Image and question records:

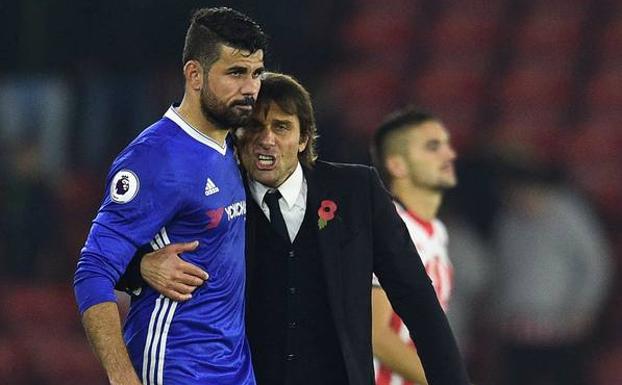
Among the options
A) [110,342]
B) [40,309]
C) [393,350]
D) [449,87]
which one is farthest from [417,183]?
[449,87]

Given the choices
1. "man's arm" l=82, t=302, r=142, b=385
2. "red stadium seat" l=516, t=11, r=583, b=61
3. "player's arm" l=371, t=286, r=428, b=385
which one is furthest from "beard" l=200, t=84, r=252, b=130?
"red stadium seat" l=516, t=11, r=583, b=61

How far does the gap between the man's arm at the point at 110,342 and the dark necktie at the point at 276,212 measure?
0.57m

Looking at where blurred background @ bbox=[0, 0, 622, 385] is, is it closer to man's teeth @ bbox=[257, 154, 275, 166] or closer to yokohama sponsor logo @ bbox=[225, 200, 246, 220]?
man's teeth @ bbox=[257, 154, 275, 166]

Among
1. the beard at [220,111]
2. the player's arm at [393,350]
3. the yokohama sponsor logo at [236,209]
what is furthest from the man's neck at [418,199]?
the beard at [220,111]

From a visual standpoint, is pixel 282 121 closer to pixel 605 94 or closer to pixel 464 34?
pixel 605 94

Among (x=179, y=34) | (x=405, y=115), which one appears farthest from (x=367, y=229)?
(x=179, y=34)

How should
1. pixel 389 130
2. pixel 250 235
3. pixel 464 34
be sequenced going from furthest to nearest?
pixel 464 34 < pixel 389 130 < pixel 250 235

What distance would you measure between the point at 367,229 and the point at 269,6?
4.34 meters

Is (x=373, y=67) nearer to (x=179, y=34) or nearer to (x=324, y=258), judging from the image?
(x=179, y=34)

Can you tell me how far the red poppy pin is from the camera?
347cm

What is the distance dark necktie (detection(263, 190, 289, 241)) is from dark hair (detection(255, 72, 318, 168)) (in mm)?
138

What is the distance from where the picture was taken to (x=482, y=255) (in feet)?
24.0

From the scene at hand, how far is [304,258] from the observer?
137 inches

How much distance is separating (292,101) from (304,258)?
39 cm
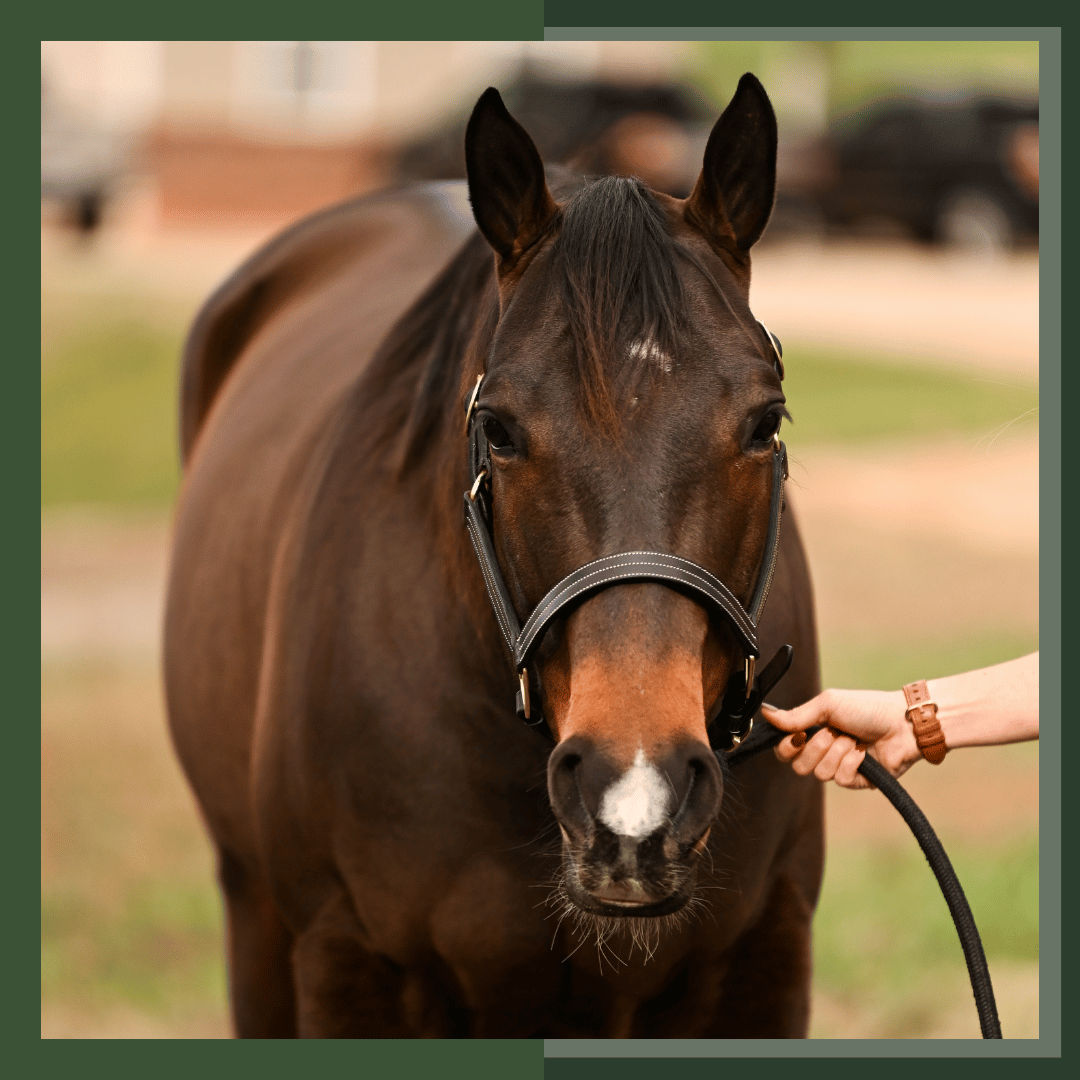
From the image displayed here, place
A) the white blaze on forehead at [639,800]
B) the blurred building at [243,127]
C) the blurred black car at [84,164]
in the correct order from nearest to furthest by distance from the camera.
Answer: the white blaze on forehead at [639,800] → the blurred building at [243,127] → the blurred black car at [84,164]

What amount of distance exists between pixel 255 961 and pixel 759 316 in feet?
12.4

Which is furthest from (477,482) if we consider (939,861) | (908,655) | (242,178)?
(242,178)

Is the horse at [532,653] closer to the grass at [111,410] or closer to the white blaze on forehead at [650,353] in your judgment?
the white blaze on forehead at [650,353]

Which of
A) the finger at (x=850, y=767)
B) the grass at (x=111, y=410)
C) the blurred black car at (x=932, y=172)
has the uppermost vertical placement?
the blurred black car at (x=932, y=172)

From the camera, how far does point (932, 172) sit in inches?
592

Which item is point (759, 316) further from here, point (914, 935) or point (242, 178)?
point (242, 178)

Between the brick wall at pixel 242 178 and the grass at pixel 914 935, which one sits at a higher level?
the brick wall at pixel 242 178

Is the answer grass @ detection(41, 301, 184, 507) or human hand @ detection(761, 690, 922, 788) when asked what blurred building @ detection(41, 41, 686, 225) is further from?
human hand @ detection(761, 690, 922, 788)

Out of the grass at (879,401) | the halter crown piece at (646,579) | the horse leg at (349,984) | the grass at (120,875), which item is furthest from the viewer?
the grass at (879,401)

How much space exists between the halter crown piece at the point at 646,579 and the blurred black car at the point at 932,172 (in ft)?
43.6

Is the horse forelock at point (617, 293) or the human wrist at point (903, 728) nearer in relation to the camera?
the horse forelock at point (617, 293)

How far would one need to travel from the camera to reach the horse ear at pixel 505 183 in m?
2.05

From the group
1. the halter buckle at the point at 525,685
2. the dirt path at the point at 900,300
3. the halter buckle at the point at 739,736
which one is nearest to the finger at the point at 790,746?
the halter buckle at the point at 739,736

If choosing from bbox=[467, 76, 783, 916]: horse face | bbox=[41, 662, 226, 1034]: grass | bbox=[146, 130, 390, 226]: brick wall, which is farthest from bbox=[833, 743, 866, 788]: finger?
bbox=[146, 130, 390, 226]: brick wall
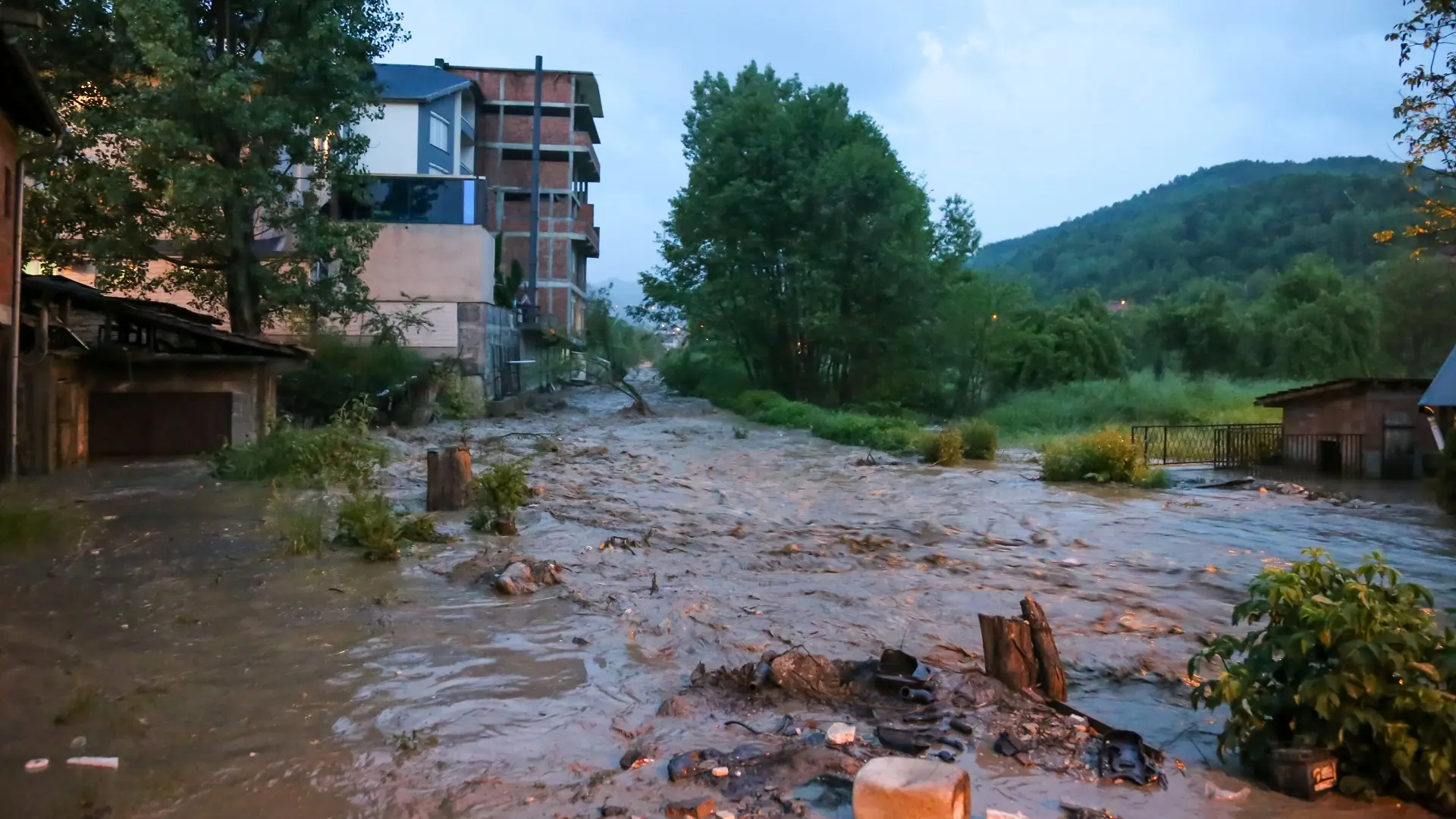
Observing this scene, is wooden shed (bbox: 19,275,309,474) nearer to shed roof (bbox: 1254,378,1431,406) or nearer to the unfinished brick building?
shed roof (bbox: 1254,378,1431,406)

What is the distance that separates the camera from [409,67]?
45.1 metres

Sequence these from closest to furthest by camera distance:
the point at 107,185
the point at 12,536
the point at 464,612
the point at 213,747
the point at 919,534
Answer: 1. the point at 213,747
2. the point at 464,612
3. the point at 12,536
4. the point at 919,534
5. the point at 107,185

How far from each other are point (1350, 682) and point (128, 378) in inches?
788

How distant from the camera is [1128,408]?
35750 millimetres

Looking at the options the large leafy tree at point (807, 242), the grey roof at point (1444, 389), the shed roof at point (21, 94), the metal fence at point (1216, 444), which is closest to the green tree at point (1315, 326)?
the large leafy tree at point (807, 242)

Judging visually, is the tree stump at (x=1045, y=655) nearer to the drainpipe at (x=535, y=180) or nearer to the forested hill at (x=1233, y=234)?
the drainpipe at (x=535, y=180)

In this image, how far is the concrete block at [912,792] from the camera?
457 cm

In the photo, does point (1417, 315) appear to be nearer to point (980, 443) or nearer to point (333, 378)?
point (980, 443)

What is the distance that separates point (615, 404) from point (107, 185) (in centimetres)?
2674

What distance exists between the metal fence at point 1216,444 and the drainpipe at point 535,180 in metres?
29.9

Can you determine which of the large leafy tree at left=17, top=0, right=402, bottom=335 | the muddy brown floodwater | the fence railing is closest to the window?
the large leafy tree at left=17, top=0, right=402, bottom=335

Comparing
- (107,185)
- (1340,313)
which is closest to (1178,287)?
(1340,313)

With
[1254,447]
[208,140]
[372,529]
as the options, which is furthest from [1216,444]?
[208,140]

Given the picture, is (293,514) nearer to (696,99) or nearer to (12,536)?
(12,536)
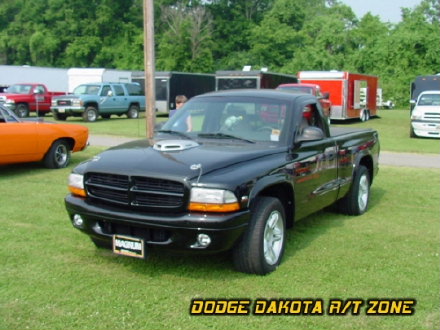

The exercise
Can you extract, word for word, the lines starting at the beginning of the entries and ending at the line containing "4.34 meters", with both ends included? Leave the pictures out.

Solution
Among the options
A) [110,342]
B) [40,309]
C) [393,350]
D) [449,87]
which one is farthest from [417,183]?
[449,87]

Given the choices
1. "man's arm" l=82, t=302, r=142, b=385
2. "red stadium seat" l=516, t=11, r=583, b=61
3. "player's arm" l=371, t=286, r=428, b=385
which one is furthest from "beard" l=200, t=84, r=252, b=130?
"red stadium seat" l=516, t=11, r=583, b=61

How far does the gap between the man's arm at the point at 110,342 and the dark necktie at the point at 276,212 measure?
0.57m

Looking at where blurred background @ bbox=[0, 0, 622, 385] is, is it closer to man's teeth @ bbox=[257, 154, 275, 166] or closer to yokohama sponsor logo @ bbox=[225, 200, 246, 220]?
man's teeth @ bbox=[257, 154, 275, 166]

Among
1. the beard at [220,111]
2. the player's arm at [393,350]
3. the yokohama sponsor logo at [236,209]
what is furthest from the man's neck at [418,199]?
the beard at [220,111]

From a visual standpoint, is pixel 282 121 closer to pixel 605 94 or closer to pixel 464 34?
pixel 605 94

Among (x=179, y=34) | (x=405, y=115), which one appears farthest from (x=367, y=229)?
(x=179, y=34)

How should
1. pixel 389 130
2. pixel 250 235
3. pixel 464 34
be sequenced going from furthest to nearest?
pixel 464 34 < pixel 389 130 < pixel 250 235

What distance would you measure between the point at 367,229 and the point at 269,6?
4.34 meters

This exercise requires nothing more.